### PASSAGE PROVIDED
►

Ronald Wenaas

Personal information
- Date of birth: 25 July 1968 (age 57)
- Position: Midfielder

Senior career*
- Years: Team / Apps / (Gls)
- 1986: Rival
- 1987–1990: Molde / 52 / (5)
- 1991: Kristiansund FK
- 1992–1994: Strindheim
- 1995–1997: Molde / 29 / (1)
- 1998–2001: Strindheim / 50 / (6)

Managerial career
- 2002–2008: Strindheim

= Ronald Wenaas =

Norwegian football player (born 1968)

Ronald Weenas (born 25 July 1968) is a Norwegian former football player, most notably for Molde FK.

==Playing career==
Wenaas started his senior career at Rival and became a Molde player in 1987. On 16 May 1988, he made his debut for the club as a substitute for Torbjørn Evensen in Molde's 4–1 win away from home against Brann. On 24 July 1988, he scored his first goal in Molde's 6–2 win at home against Bryne. He was in the starting lineups in both finals of the 1989 Norwegian Cup where Molde drew 2–2 against Viking in the first final and lost 1–2 in the replay.

Wenaas was transferred to Kristiansund FK in 1991 and moved on to Strindheim after one season in Kristiansund. He returned to Molde in 1995, where he stayed for four seasons. He played a total of 81 league matches and scored 6 goals during his 8 years in Molde. He ended his career with a second spell at Strindheim, which lasted from 1998 till the end of the 2001 season.

==Coaching career==
In 2002, Wenaas became head coach at Strindheim where he stayed until 2008.

◄

### PROBLEM TO WORK ON
In the Ronald Wenaas article, which team did Molde face in both finals of the 1989 Norwegian Cup?

### INFORMATION SHOWN
►

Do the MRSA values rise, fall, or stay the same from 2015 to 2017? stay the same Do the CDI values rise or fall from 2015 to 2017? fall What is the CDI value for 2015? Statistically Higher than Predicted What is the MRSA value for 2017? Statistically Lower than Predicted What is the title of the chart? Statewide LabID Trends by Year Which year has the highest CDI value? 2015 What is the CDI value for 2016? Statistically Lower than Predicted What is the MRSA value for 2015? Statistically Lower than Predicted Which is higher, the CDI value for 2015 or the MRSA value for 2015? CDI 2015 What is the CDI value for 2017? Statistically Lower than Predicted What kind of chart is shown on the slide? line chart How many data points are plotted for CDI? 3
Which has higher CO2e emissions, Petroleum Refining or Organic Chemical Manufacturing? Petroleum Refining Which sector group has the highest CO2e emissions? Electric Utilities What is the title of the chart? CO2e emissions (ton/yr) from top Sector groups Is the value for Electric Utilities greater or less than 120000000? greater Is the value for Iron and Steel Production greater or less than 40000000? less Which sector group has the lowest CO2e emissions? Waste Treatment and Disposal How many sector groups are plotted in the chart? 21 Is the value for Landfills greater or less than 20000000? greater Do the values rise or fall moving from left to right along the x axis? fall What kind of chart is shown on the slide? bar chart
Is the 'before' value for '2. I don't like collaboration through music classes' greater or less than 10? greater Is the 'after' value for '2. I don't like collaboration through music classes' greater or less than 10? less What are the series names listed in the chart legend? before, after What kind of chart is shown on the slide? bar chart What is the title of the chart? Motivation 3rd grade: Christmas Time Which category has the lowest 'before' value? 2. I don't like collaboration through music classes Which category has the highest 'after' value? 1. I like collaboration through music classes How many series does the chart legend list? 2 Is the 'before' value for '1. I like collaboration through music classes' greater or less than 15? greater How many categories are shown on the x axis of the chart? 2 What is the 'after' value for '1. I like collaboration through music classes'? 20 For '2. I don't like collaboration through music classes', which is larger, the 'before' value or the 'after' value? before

◄

### WRITTEN ANSWER
Viking